Quelques jours plus tard, nous nous aventurons dans les contrées les plus occidentales de l’Arménie, aux abords de la frontière fermée avec la Turquie, au pied du Mont Ararat. Encore par hasard, cette fois non pas à la recherche d’un kebab mais en train de faire du stop, Estelle et moi sommes invités à Artashat chez la famille de Petik, qui nous offre le café, puis finira par nous servir le dîner, nous mettre au lit et nous entretenir jusqu’à la soirée du lendemain avec force potages et liqueur d’abricot maison.P1010382 Cette famille en or, les gamins malicieux comme des petits renards, la mère aux fourneaux, le père au volant de son taxi aux sièges de cuir rouge moletonné (pour attirer les minettes), son frère beau gosse employé de banque, la vieille travaillant à l’usine jusqu’à 1h du matin, et le vieux rôdant dans le salon en pantoufles muni de sa tapette à mouches et de ses lunettes en cul de bouteille; tout ce petit monde habite dans la maison familiale construite il y a 99 ans par l’arrière-arrière grand-père. Fuyant en 1915 la ville de Van, un des principaux foyers de la culture arménienne au sein de l’Empire Ottoman, alors que les militaires turcs traquent et exterminent tous les arméniens de leur empire, l’ancêtre se réfugie de l’autre côté de la rivière Araxe, du côté russe de l’Arménie, où il s’établit et construit à Artashat la maison familiale qui nous verra débarquer 100 ans plus tard avec nos accordéons (en fait, la maison a été agrandie depuis, et la partie centenaire n’est plus qu’un poussiéreux complexe de remises abritant le poulailler, l’étagère de bocaux de cerises confites et de cornichons, et l’antique alambic distillant cette liqueur d’abricot qui nous a valu bien des maux de tête).

La vieille

Quand la grand-mère revint de l’usine à 1h du matin ce soir là, la liqueur d’abricot nous avait déjà terrassés, mais nous pouvions toujours à peu près jouer de l’accordéon et chanter. Et le grand-père était si bon danseur!

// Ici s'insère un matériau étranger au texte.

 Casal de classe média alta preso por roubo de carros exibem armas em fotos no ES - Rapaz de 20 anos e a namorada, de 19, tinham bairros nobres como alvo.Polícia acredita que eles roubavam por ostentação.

Le lendemain, nous nous rendons à Khor Virap, premier lieu saint de l’Arménie chrétienne, monastère perché au pied de l’Ararat, à quelques centaines de mètres de la frontière. Au loin, on aperçoit la rivière Araxe, ainsi que les minarets des premiers villages turcs sur l’autre rive. Les chansons de Serge nous reviennent aux oreilles. On contemple l’Ararat, puis, tel l’écrivait Manouchian, célèbre résistant français de la seconde guerre, on passe notre chemin.

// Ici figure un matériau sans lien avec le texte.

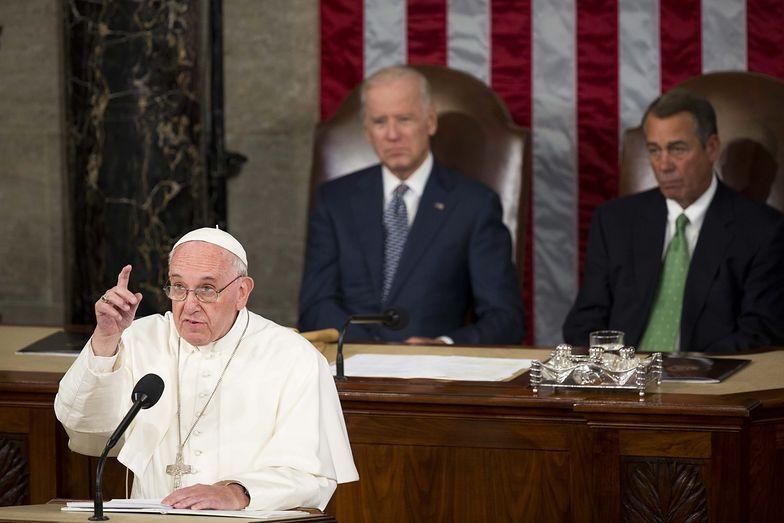 Papież przemawiał w Kongresie. Polityka nie może być niewolnikiem finansów i ekonomii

LE  MONT  ARARAT  (Manouchian, 1927). 

De l’antique coupole de l’Ararat
Des siècles sont venus comme une seconde
Et sont passés.

 Le glaive des foudres sans nombre
Ont frappé son diamant
Puis ont passé.

 L’œil des générations effrayées par la mort
S’est posé sur son sommet-lumière
Puis ont passé. 

Maintenant c’est ton tour
Toi aussi contemple son front altier
Et passe.

 

Parce qu'il faut quand même terminer sur une note joyeuse : la souriante famille de Petik!

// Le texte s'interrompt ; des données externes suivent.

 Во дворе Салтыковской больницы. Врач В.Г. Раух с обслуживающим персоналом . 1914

Parce qu’il faut quand même terminer sur une note joyeuse : la souriante famille de Petik!

*Le second morceau que j’ai enregistré dans le salon de chez Sergey, « Urri », est une romance populaire arménienne du XXème siècle. « Urri » signifie « saule pleureur » en arménien; Urri est un vieux saule solitaire qui regarde l’eau de la rivière couler à ses pieds, comme un monde en constant changement, fait de naissances et de morts perpétuelles. Urri regarde, et ne s’est jamais senti aussi seul parmi tant de monde.